MilNet, which is a short form for Military Network, was the name given to Advanced Research Projects Agency Network (ARPANET). It carries only unclassified information and was meant to use for United States Department of Defense traffic. In 1983, both ARPANET and MILNET split and divided into two networks.
Henceforth, it was decided that ARPANET would dedicate itself completely to support academic research community and MILNET would be used to transmit U.S. military data, thereby serving the needs of the military. And the direct connectivity between the two networks was cut off for some security reasons. These two networks were built and managed by BBN Technologies and hence, they used the same technology.
The new standard of rules and the split made it believe that ARPANET was originally created for military purposes. The development of Transmission Control Protocol (TCP) and Internet Protocol (IP) and its decentralized structure helped ARPANET to develop considerably in the eighties. On the other hand, MILNET, which took possession of 65 nodes or points of connection out of 113 to safeguard military data, expanded further that it was contained by the Defense Data Network (DDN). DDN is a worldwide set of military networks that are used at different security levels.

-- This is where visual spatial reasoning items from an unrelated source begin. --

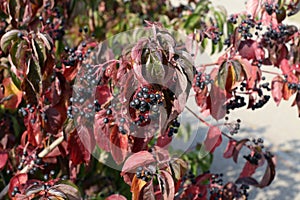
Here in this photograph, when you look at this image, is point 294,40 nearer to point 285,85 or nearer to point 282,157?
point 285,85

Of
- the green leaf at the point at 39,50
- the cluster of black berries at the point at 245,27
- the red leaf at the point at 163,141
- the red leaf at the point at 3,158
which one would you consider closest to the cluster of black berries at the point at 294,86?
the cluster of black berries at the point at 245,27

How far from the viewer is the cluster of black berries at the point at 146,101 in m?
1.04

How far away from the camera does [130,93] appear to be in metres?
1.10

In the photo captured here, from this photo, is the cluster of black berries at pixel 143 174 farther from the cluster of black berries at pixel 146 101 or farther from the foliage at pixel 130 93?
the cluster of black berries at pixel 146 101

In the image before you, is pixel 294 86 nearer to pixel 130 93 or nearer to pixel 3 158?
pixel 130 93

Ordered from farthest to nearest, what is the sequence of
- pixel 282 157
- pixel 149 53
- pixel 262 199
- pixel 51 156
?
pixel 282 157 < pixel 262 199 < pixel 51 156 < pixel 149 53

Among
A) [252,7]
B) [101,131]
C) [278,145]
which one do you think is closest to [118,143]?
[101,131]

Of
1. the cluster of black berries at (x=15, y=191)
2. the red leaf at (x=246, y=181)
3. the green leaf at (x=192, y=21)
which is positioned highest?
the green leaf at (x=192, y=21)

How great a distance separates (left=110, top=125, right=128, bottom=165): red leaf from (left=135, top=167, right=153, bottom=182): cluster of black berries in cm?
12

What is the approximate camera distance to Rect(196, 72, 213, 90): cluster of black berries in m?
1.37

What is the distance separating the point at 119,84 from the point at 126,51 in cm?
8

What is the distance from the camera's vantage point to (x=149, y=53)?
1042 millimetres

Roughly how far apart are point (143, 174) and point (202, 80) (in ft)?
1.24

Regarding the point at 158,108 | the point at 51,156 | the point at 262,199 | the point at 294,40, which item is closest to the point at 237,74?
the point at 158,108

In 1990, the scenario changed. The world realized the potential for massive interconnection and it led to the advent of the Internet. The military agencies which understood this potentiality went for the further expansion of MILNET. It started providing Internet Protocol (IP) connectivity to various United States military bases both at home and abroad.
Then it was split into several networks like the Secret Internet Protocol Router Network (SIPRNET), Non-Classified Internet Protocol Router Network (NIPRNET) and the Joint Worldwide Intelligence Communications System (JWICS). Today a section of MILNET that became NIPRNET is used by the United States military to exchange sensitive and unclassified data among the internal users.